In het tweede gedeelte van art. 15 wordt gezegd, dat de bediening van Woord en sakramenten alleen geschieden kan op gezag van de kerkeraad ter plaatse. Ambtelijk optreden in een andere gemeente is gebonden aan het mandaat van de betrokken kerkeraad. De toegang tot de kansel staat niet voor ieder open die maar wil. ‘Zonder bewilliging des kerkeraads’ mag een predikant niet preken. Ook mag hij zomaar niet in een lokaal of zaal binnen het rayon van de betrokken gemeente gaan preken, want dan treedt hij zonder roeping en zending op en ondermijnt de arbeid en het gezag van die plaatselijke gemeente. Met deze bepaling hebben de gereformeerde vaderen zich verzet tegen alle collegialistische invloeden, waarbij alle gemeenten samen één college vormen en de predikanten zonder consent van de plaatselijke gemeente gerechtigd zijn overal te gaan preken waar zij willen. Het gereformeerd kerkrecht gaat uit van de roeping van de plaatselijke gemeente en elke gemeente heeft haar eigen zelfstandigheid en haar eigen grenzen. Geen gemeente mag heersen over een andere gemeente en de toelating tot de kansel of het prediken in een ander gebouw hangt af van de beslissing van de kerkeraad.

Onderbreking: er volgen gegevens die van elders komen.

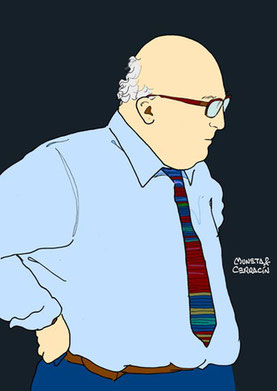 Carlo Chiti by Muneta & Cerracín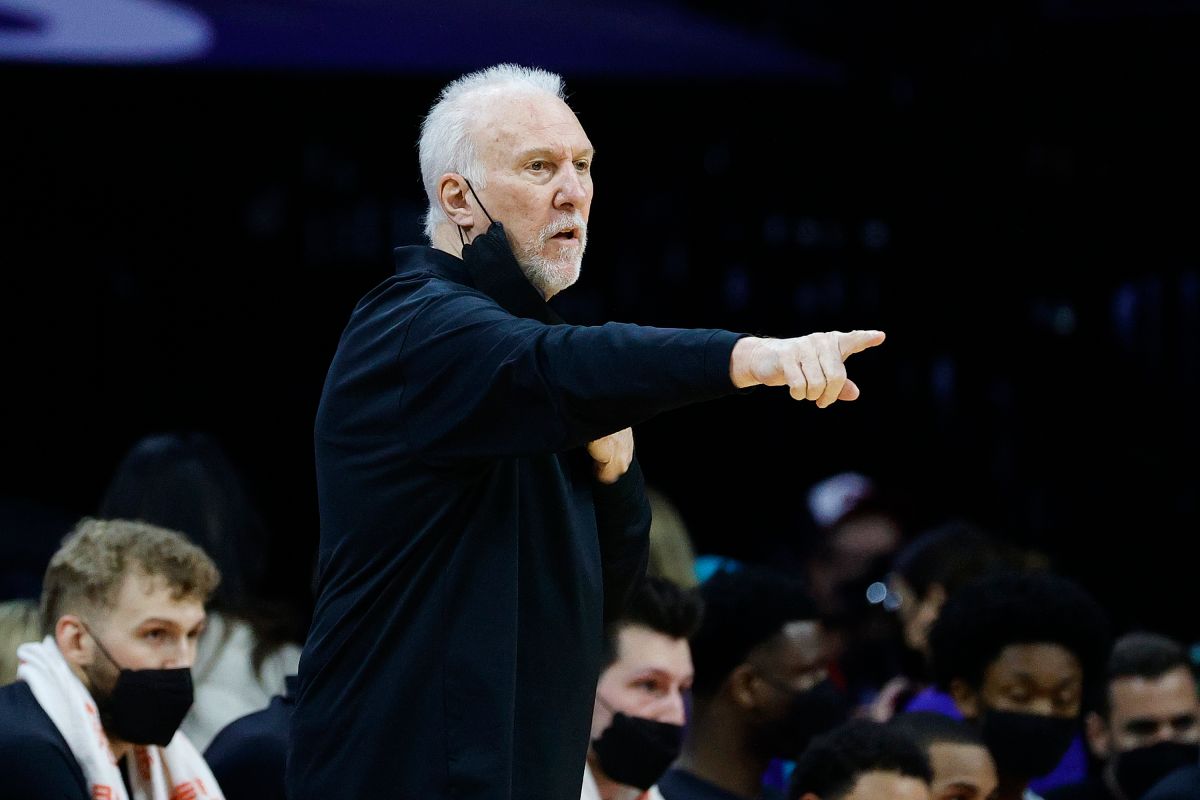 NBA history: Greg Popovich became the winningest coach in the NBA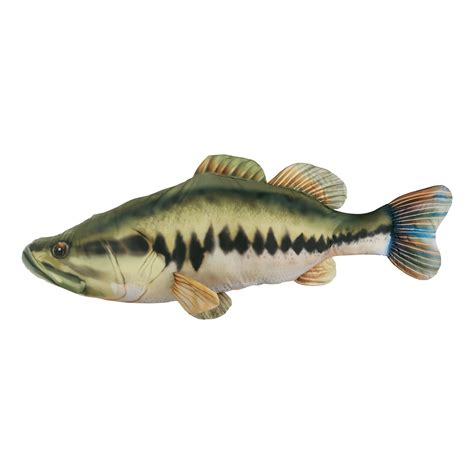 Bass Pro Shops® Giant Plush Bass | Cabela's Canada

In de dagen van de arminiaanse twisten gebeurde het wel dat predikanten anderen lieten preken die niet zuiver in de leer waren. Geen wonder dat menige kerkeraad daartegen op zijn hoede was, zoals de kerkeraad van Amsterdam, die wegens de ‘grote opspraak’ en ‘confusie’ door het afstaan van preekbeurten aan de andere predikanten besloot en daaraan vasthield: ‘Dat voortaan niemand van de Predickanten, van buyten incomende, sal mogen op den Predickstoel comen, sonder goetvinden van den kerckenraet’. Ook behoort een kerkeraad geen predikanten op de kansel toe te laten die niet door het kerkverband zijn erkend. Art. 15 richt zich tegen het prediken van onbevoegden en tegen de ambtelijke dienst zonder consent en autoriteit van de kerkeraad ter plaatse, of in geval er geen kerkeraad is, zonder consent en autoriteit van classis of synode. Doet een predikant dit wel dan moet de kerkeraad waar dit gebeurt, een klacht indienen bij de eigen kerkeraad van de predikant, en bij geval het toch blijft doorgaan kan schorsing en ontzetting langs de kerkrechtelijke weg volgen. Natuurlijk is hier alleen sprake van ambtelijk optreden in de bediening des Woords en de sakramenten en niet van het houden van een bijbellezing of één of andere rede in het kerkgebouw van een andere gemeente of van een ander kerkverband.

In art. 15 is niet de vraag aan de orde of een predikant zonder bewilliging van zijn eigen kerkeraad in een andere gemeente mag voorgaan in de dienst des Woords en in de bediening van de sakramenten. Een kerkeraad houdt wel altijd het recht en zelfs de plicht maatregelen te nemen tegen verwaarlozing van de dienst in eigen gemeente. Wanneer een predikant de arbeid in zijn eigen gemeente verwaarloost, heeft de kerkeraad de verplichting de predikant daarover te onderhouden. In gewone gevallen echter, wanneer het werk in eigen gemeente er niet onder lijdt, heeft de kerkeraad de predikant vrij te laten en zich niet te bemoeien met zijn uitgaan naar andere gemeenten en zich niet in te laten met zijn andere werkzaamheden. Wèl moet de kerkeraad er in toestemmen dat de predikant datgene verricht wat hem door zijn classis is opgedragen.